The following is a basic concept of Format in relation to information retrieval. In addition to this, Format may be applied to legal texts, including case law, legislation and scholarly works. Texts come in many shapes and styles, influenced by the medium on or in which a message is encoded, by the meaning and purpose of the message, and by the intended recipients of the message. Shape and style contribute to something we usually call format. It covers a wide spectrum of attributes, such as literary genre (poetry, narrative, drama, essay, speech, fiction, etc.), type of presentation (chart, diagram, picture, cartoon, list, etc.), and type of publication (such as book versus pamphlet versus broadside or poster on paper media, slide versus motion picture in film media).

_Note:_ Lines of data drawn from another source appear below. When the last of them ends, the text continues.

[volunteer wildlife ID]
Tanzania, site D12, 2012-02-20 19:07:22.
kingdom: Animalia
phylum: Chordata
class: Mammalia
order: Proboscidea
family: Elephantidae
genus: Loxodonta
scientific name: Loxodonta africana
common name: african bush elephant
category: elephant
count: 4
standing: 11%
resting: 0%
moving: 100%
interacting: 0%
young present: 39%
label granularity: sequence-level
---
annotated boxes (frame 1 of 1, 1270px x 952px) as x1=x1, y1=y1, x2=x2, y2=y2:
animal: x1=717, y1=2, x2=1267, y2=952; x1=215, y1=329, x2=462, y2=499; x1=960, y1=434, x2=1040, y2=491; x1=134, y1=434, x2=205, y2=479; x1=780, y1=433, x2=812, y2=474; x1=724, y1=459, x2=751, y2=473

D. W. Langridge (1992, p. 28) suggests six types of attributes related to the method of selection, arrangement or display of message content under the heading of format: 1. order, how material is arranged, e.g., alphanumerically, chronologically, or in some classified order according to mutual relations of message content or features; 2. literary forms or genres (poetry, drama, essay, narrative fiction, short story); 3. reductions (abstracts, excerpts, quotations, summaries); 4. collections (encyclopedias, compendia, handbooks, readers); 5. keys to other documents (indexes, bibliographies, catalogs); and 6. rules (standards, codes, recipes). The distinction between format and medium is sometimes fuzzy. For example, the meaning of book usually includes its medium (paper) as well as its shape (leaves bound together along one edge). When the content of a book is moved to electronic media, is it still a book? Probably the meaning of book will continue to shift as the media on or in which book-like messages are conveyed change over time. After all, our word book came from the Anglo-Saxon word for beech tree, because ancient runes were once written on beech bark! The connection in German is quite close: Buche for beech tree and Buch for book.

Record Format in Legal Information Retrieval

The following is a basic concept of Record Format in relation to information retrieval. In addition to this, Record Format may be applied to legal texts, including case law, legislation and scholarly works. The record format defines the way that data is tagged or labeled and stored in electronic computer-readable media. Such electronic records are not generally displayed directly to end users, unless specifically requested. Rather they are used to generate the various displays that are especially designed for the end user (such as those described in chapter 16 on surrogate displays). The general principle to follow in setting up a record format is that every element of data that will be important for the implementation of any database display or search option should be separately identified. Each of these elements will have a separate field (or subfield) in the record, and each of these fields will have a name or caption, which is abbreviated or represented by some type of tag, label or notation.